Preventing duplicate or near duplicate documents from entering an index or tagging documents with a signature/fingerprint for duplicate field collapsing can be efficiently achieved with a low collision or fuzzy hash algorithm. Solr natively supports de-duplication techniques of this type via the Signature class and allows for the easy addition of new hash/signature implementations. A Signature can be implemented in a few ways:

  • MD5Signature: 128-bit hash used for exact duplicate detection.

  • Lookup3Signature: 64-bit hash used for exact duplicate detection. This is much faster than MD5 and smaller to index.

  • TextProfileSignature: Fuzzy hashing implementation from Apache Nutch for near duplicate detection. It’s tunable but works best on longer text.

Other, more sophisticated algorithms for fuzzy/near hashing can be added later.

Adding in the de-duplication process will change the allowDups setting so that it applies to an update term (with signatureField in this case) rather than the unique field Term.

Of course the signatureField could be the unique field, but generally you want the unique field to be unique. When a document is added, a signature will automatically be generated and attached to the document in the specified signatureField.

Configuration Options

There are two places in Solr to configure de-duplication: in solrconfig.xml and in the schema.

In solrconfig.xml

The SignatureUpdateProcessorFactory has to be registered in solrconfig.xml as part of an Update Request Processor Chain, as in this example:

<updateRequestProcessorChain default="true">
  <processor class="solr.LogUpdateProcessorFactory" />
  <processor class="solr.processor.SignatureUpdateProcessorFactory">
    <str name="signatureField">id</str>
    <str name="fields">name,features,cat</str>
    <str name="signatureClass">solr.processor.Lookup3Signature</str>
  </processor>
  <processor class="solr.RunUpdateProcessorFactory" />
</updateRequestProcessorChain>

The SignatureUpdateProcessorFactory takes several properties:

signatureClass

Optional

Default: org.apache.solr.update.processor.Lookup3Signature

A Signature implementation for generating a signature hash.

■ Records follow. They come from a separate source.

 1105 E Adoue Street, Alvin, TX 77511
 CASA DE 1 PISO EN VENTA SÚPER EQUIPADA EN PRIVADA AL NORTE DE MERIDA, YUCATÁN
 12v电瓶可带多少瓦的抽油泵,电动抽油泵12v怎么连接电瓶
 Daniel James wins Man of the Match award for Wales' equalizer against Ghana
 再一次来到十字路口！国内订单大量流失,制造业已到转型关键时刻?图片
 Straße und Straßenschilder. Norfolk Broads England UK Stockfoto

The full classpath of the implementation must be specified. The available options are described above, the associated classpaths to use are:

  • org.apache.solr.update.processor.Lookup3Signature

  • org.apache.solr.update.processor.MD5Signature

  • org.apache.solr.update.process.TextProfileSignature

fields

Optional

Default: all fields

The fields to use to generate the signature hash in a comma separated list. By default, all fields on the document will be used.

signatureField

Optional

Default: signatureField

The name of the field used to hold the fingerprint/signature. The field should be defined in your schema.

enabled

Optional

Default: true

Set to false to disable de-duplication processing.

overwriteDupes

Optional

Default: true

If true, when a document exists that already matches this signature, it will be overwritten. If you are using overwriteDupes=true the signatureField must be indexed="true" in your Schema.

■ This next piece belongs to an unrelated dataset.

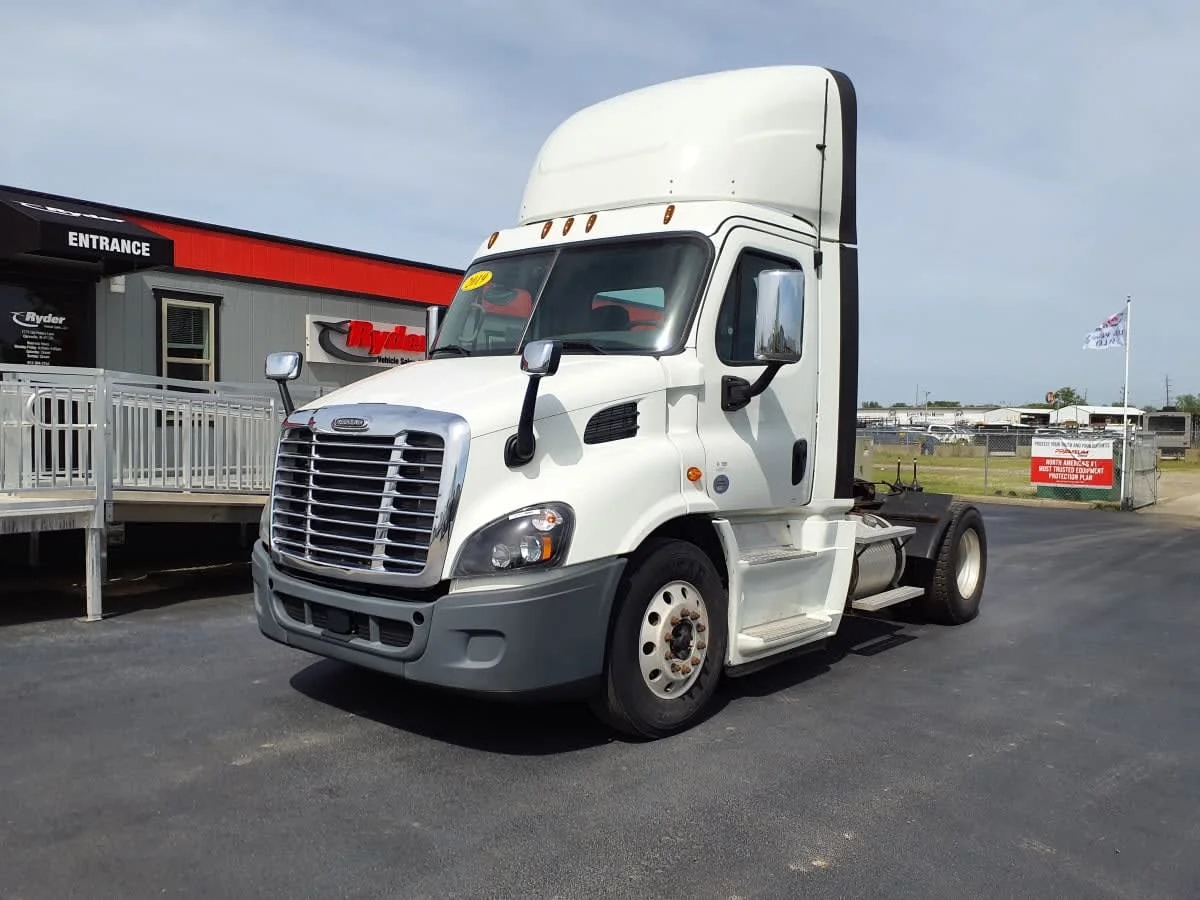 2019 Freightliner Cascadia in Clarksville, IN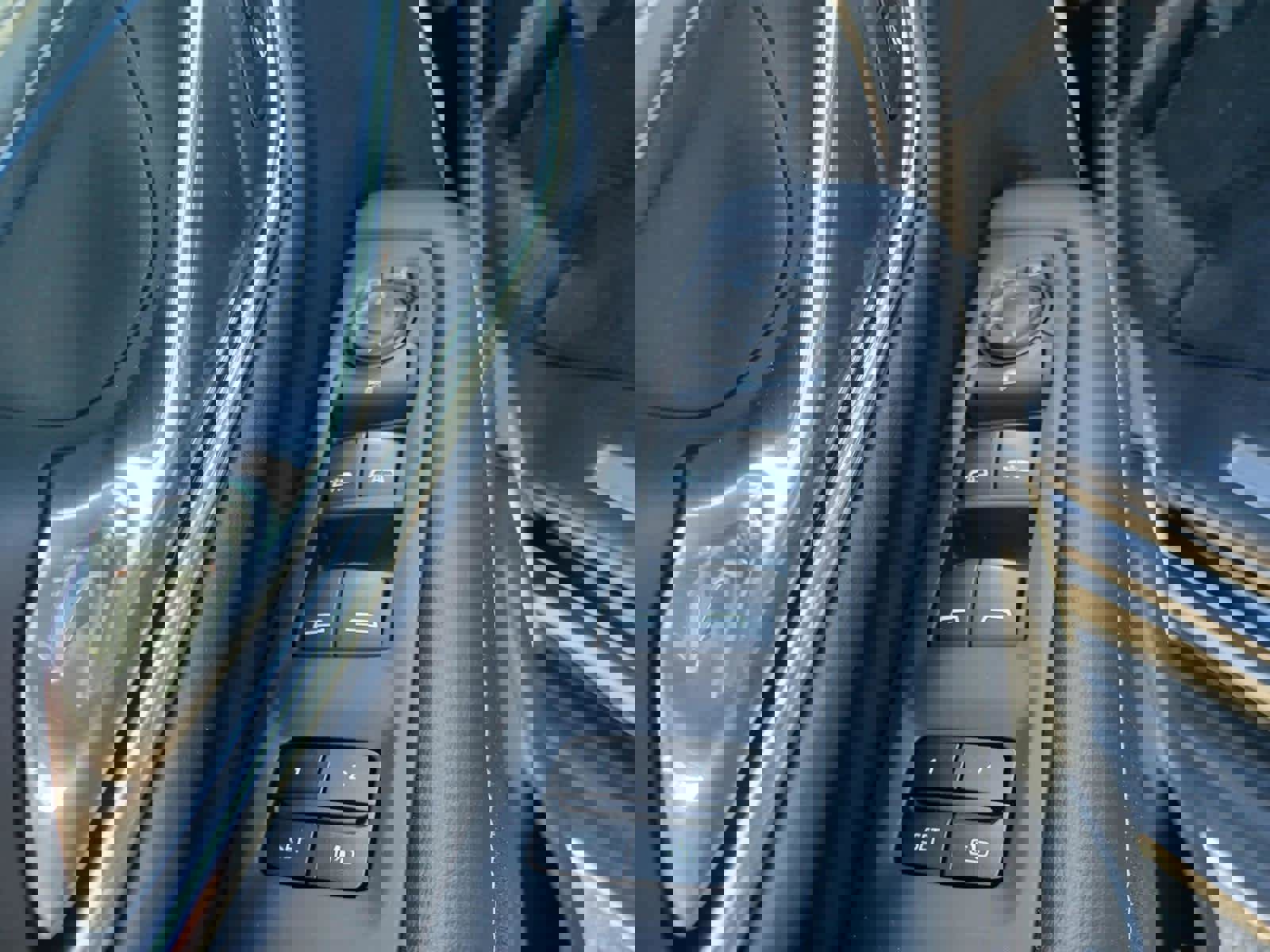 Used 2023 GMC Yukon XL SLT image 20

Using SignatureUpdateProcessorFactory in SolrCloud

There are 2 important things to keep in mind when using SignatureUpdateProcessorFactory with SolrCloud:

  1. The overwriteDupes=true setting does not work except in the special case of using the uniqueKey field as the signatureField. Attempting De-duplication on any other signatureField will not work correctly because of how updates are forwarded to replicas

  2. When using the uniqueKey field as the signatureField, SignatureUpdateProcessorFactory must be run prior to the DistributedUpdateProcessor to ensure that documents can be routed to the correct shard leader based on the (generated) uniqueKey field.

(Using any other signatureField with overwriteDupes=false — to generate a Signature for each document with out De-duplication — has no limitations.)